Rubelli guarda al futuro dedicandosi alle sue radici

Da 125 anni una famiglia racconta sul tessuto le storie che incontra: dalla Regina di Savoia agli sceicchi di Dubai, passando per il magnifico Teatro Bolshoi di Mosca. Quest’anno l’azienda Rubelli festeggia oltre un secolo di successi. I ricavi, al primo semestre 2014, sono infatti in crescita dell’11% rispetto allo stesso periodo del 2013 e il fatturato si riconferma stabile a 70 milioni di euro (Rubelli Spa più Donghia Inc), 80% ricavato dall’export.
Novecentotrenta tessuti diversi con 6.900 varianti. Dai minareti orientali alla Principessa Kokacin, dal mantello di velluto di Harry Potter alla stoffa di piume di pavone: fantasie che incantano fin dall’origine. Nel lontano 1889 il veneziano Lorenzo Rubelli, fino a quel momento diplomatico, decide infatti di cambiare vita. In quel periodo è in vendita a Venezia una famosa ditta, formata dall’unione dell’azienda di passamaneria di Giobatta Trampolin con quella dedicata ai tessuti di arredamento di Giacomo Panciera. Lorenzo Rubelli ha sempre avuto una particolare sensibilità per le stoffe, non solo per i tessuti pregiati acquistati nelle terre d’Arabia o nel Mar Rosso, durante i viaggi di lavoro. Già nel 1637 i Rubelli erano conosciuti in città come maestri capi tintori. Acquistando la ditta il veneziano riprende così il filo della sua famiglia dando vita alla Rubelli Venezia, destinata a portare nel suo dna lo spirito del fondatore: l’internazionalità. «Quello che ci ha permesso di arrivare fino a qui» spiega la marketing director Loredana Di Pascale «è prendersi cura delle proprie radici, ma nello stesso tempo guardare oltre. Made in Italy e mercato estero sono le parole chiave. Noi siamo in 80 paesi diversi».

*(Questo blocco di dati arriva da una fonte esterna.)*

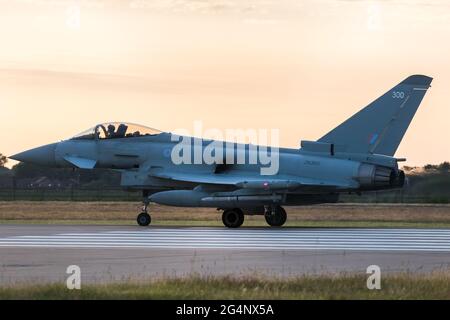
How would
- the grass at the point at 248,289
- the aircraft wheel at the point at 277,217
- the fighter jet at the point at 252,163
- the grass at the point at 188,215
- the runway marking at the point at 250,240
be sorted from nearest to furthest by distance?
1. the grass at the point at 248,289
2. the runway marking at the point at 250,240
3. the fighter jet at the point at 252,163
4. the aircraft wheel at the point at 277,217
5. the grass at the point at 188,215

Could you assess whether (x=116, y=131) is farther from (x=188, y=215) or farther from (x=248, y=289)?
(x=248, y=289)

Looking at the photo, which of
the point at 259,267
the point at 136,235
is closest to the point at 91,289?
the point at 259,267

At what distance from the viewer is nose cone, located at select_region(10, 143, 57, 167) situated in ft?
97.0

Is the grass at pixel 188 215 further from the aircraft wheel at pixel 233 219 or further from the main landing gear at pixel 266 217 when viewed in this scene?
the aircraft wheel at pixel 233 219

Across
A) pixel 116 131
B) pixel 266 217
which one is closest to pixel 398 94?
pixel 266 217

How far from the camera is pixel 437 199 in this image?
53.0 m

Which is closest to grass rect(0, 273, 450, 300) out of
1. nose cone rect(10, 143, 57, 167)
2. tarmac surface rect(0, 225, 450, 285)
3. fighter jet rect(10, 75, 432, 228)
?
tarmac surface rect(0, 225, 450, 285)

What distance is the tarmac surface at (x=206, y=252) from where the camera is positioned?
13.6 m

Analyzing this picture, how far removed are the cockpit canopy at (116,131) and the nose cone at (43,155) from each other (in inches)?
39.2

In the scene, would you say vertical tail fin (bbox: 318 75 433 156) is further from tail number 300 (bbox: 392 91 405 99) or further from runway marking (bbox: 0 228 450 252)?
runway marking (bbox: 0 228 450 252)

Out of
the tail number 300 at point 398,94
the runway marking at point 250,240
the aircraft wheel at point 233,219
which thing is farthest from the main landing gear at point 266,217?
the tail number 300 at point 398,94

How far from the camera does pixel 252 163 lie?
92.6 ft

Molti anni fa due anziane signore veneziane, storiche dipendenti di Rubelli, sono andate a insegnare l’arte della tessitura a Como, nella sede di Cucciago, dove il tessuto viene ancora lavorato a mano su antichi telai del Settecento. Le stoffe vengono lavorate solo in Italia. Una strategia portata avanti anche grazie all’acquisizione di nuovi brand (Armani Casa Exclusive Textiles nel 2009, società americana Donghia nel 2005, marchio francese Dominique Kieffer - oggi diretto da Paola Navona - nel 2001) che permettono di seguire il prodotto fino al consumatore. Un capitolo a parte è riservato a Donghia, il cui fondatore Angelo emigrò in America per fare fortuna, diventando uno degli interior designer più apprezzati d’Oltreoceano con clienti come Donald e Ivana Trump, Liza Minelli o Diana Ross. Oggi Donghia appartiene per 50% a Rubelli tanto che molti prodotti si fabbricano in Veneto (pelli nel vicentino, sedie nel veronese e vetri a Murano). In totale l’azienda ha 360 dipendenti, 195 di Rubelli e 165 di Donghia.
In 125 anni l’azienda è sempre stata a conduzione familiare. Dopo il fondatore è la volta del figlio Dante Zeno che nel 1901 sa conquistare la regina Margherita di Savoia la quale, giunta a Venezia, chiede di vedere alcune stoffe. Incontro decisivo. La regina commissiona alcuni lavori urgenti alla ditta. È in questo momento che l’azienda spicca definitivamente il volo: dagli interni di alcuni ministeri a Roma fino al al teatro Garibaldi di Padova: avere un Rubelli è garanzia di classe. A Dante Zeno seguono Gabriella Rubelli, Alessandro Favaretto Rubelli e gli attuali Nicolò, Andrea e Lorenzo Favaretto Rubelli, tutti impegnati in settori diversi portare avanti lo spirito del fondatore il cui ritratto è affisso in un quadro della sede centrale.
A Marghera è disponibile per gli studiosi di tessuti una biblioteca fornitissima di libri e stoffe, ma per toccare con mano le meraviglie dell’azienda bisogna andare nello show room di Palazzo Corner Spinelli e vedere come un filo può rivoluzionare il mondo.